Stefan Hülsdell hielt vor dem evangelischen Religionskurs der 10. Stufe bei Herrn Flauaus einen Vortrag zum Widerstandskämpfer Nikolaus Groß, welcher mit seinem tiefen Glauben zu Gott für viele Menschen eine Vorbildfunktion hat.

Nikolaus Groß wurde in Niederwenigern geboren und beschäftigte sich schon früh mit Arbeiterrechten, weshalb er als Redakteur regelmäßig Artikel über die Projekte der Gewerkschaft in der ‘Westdeutschen Arbeiterzeitung’ veröffentlichte. Er lernte über die Katholische Arbeiterbewegung zwei Männer kennen, mit welchen er später den ‘Kölner Kreis’ bildete.

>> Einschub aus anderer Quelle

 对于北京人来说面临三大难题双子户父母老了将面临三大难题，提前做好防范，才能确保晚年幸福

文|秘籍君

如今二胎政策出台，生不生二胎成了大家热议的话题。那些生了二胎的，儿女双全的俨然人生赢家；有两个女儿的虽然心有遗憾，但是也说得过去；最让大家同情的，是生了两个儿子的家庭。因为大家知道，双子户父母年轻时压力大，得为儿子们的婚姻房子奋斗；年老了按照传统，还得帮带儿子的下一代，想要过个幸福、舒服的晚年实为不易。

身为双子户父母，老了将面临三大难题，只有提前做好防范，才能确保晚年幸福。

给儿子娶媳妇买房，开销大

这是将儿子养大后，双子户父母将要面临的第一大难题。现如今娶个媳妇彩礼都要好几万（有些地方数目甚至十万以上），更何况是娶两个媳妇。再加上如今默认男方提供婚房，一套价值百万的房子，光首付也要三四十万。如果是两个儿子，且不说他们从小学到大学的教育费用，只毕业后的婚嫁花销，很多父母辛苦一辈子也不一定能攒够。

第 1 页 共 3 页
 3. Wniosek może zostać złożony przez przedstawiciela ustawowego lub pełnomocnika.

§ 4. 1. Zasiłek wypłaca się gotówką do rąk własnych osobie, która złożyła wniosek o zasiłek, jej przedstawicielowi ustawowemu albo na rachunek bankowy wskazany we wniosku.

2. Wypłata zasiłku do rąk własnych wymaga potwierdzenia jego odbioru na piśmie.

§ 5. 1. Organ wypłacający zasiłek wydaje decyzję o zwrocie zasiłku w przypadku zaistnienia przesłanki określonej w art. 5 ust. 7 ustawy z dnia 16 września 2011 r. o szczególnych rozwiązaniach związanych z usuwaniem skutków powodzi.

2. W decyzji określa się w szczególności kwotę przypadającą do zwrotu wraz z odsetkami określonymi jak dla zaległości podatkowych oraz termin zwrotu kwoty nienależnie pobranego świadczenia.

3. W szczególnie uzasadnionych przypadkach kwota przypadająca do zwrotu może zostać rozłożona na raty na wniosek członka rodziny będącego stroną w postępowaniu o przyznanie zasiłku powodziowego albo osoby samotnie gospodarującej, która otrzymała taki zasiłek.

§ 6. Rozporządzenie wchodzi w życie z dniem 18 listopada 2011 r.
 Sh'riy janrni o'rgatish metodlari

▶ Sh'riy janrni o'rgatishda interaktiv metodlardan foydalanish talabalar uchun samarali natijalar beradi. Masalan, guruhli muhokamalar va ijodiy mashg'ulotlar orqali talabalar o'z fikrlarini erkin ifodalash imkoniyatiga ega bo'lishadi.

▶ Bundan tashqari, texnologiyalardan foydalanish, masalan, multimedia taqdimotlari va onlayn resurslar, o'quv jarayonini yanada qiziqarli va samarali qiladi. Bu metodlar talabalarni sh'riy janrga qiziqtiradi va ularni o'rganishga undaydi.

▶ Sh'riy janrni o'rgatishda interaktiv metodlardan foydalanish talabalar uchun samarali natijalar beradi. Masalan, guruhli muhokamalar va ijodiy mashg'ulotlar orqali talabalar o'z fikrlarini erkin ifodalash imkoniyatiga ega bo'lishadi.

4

Der Kölner Kreis beschäftigte sich mit dem Gedanken, was nach dem Regime Hitlers mit Deutschland geschehen sollte.

Sie kannten den damaligen Leipziger Bürgermeister, jedoch wurde ihnen dies später zum Verhängnis, da dieser eine enge Freundschaft mit dem Grafen von Stauffenberg pflegte. Graf von Stauffenberg scheiterte 1944 mit seinem Attentat auf Hitler. Allerdings nahm Hitler das zum Anlass etwas gegen den Widerstand zu unternehmen, weshalb Nikolaus Groß von der Gestapo verhaftet wurde. Er wurde vom gleichen Richter wie Sophie Scholl zum Tode verurteilt. Vier Monate nach seinem Tod endete der Zweite Weltkrieg.

An seine Frau und Kinder verschickte er Briefe, welche von einem Pfarrer aus dem Gefängnis geschmuggelt wurden. Er hinterließ seiner Frau und seinen sieben Kindern einen Abschiedsbrief, in welchem er Gott weiterhin anpries und ihm nicht die Schuld an seinem frühzeitigen Tod gab.

Später wurde er vom damaligen Papst seliggesprochen, außerdem wurden diverse Straßen nach ihm benannt, er hat einen Stolperstein in Köln und ein Museum ihm zu Ehren in Niederwenigern.